Brief presentations in media literacy presented to college-age women produced significant reductions in appearance- and weight-related anxiety, and in idealization of the slenderness embodied by actresses and fashion models (Stormer, S.M., & Thompson, J.K. (1995, November). The effect of media images and sociocultural beauty ideals on college-aged women: A proposed psychoeducational program . Paper presented at the annual meeting of the Association for the Advancement of Behavior Therapy, Washington , D.C. ).

Tips for Media-Literate Families

  • Turn off violent programming. Contact local television stations or businesses with your concerns and encourage them to provide more family programming.
  • Set limits on the use of media in your home. Use a family planning calendar when selecting programming, setting limits and scheduling other media activities such as playing video games, listening to music, or using the Internet.
  • Teach media literacy skills at home.

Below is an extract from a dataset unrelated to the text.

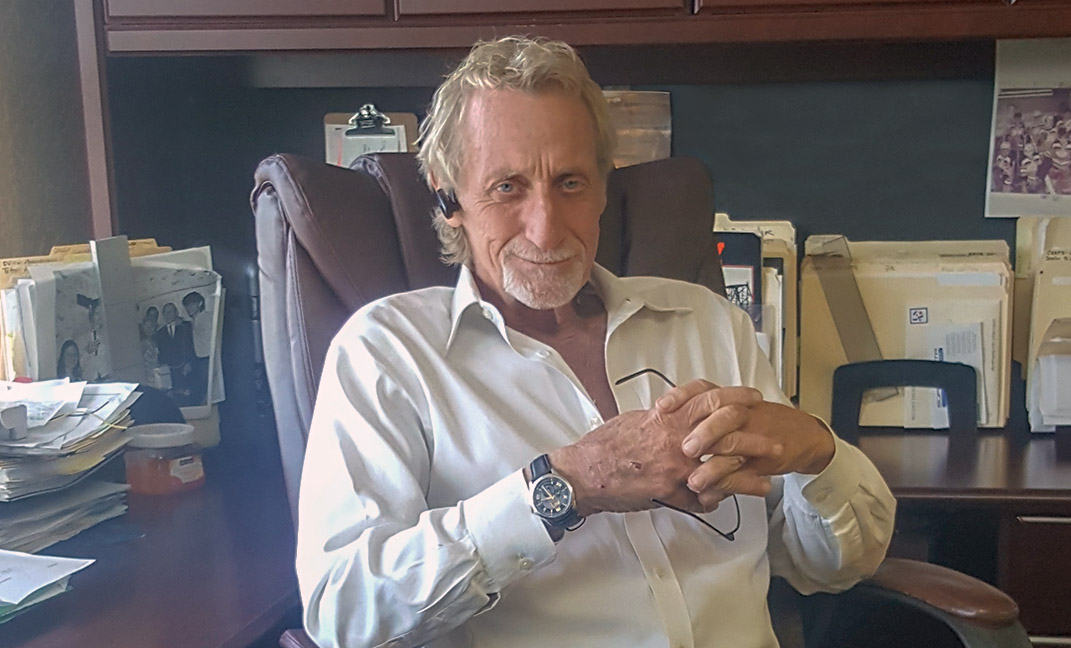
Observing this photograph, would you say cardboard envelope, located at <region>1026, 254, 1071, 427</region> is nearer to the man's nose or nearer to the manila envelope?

Talk with your children about stereotypes and hidden messages in television programs, video and computer games, commercials and music. Take time to talk and listen.
  • Encourage and model desirable behaviors. Use non-violent methods such as talking, listening and time-outs to solve problems.
  • Express your opinion. Talk about media violence with and in front of your children.
  • Use your purchasing power. Avoid buying items whose advertising uses violence, violent language or stereotypes.
  • Make "family night" a weekly event. "Unplug" and disregard all forms of media. Play games, go for walks, or look at old photos. Make memories!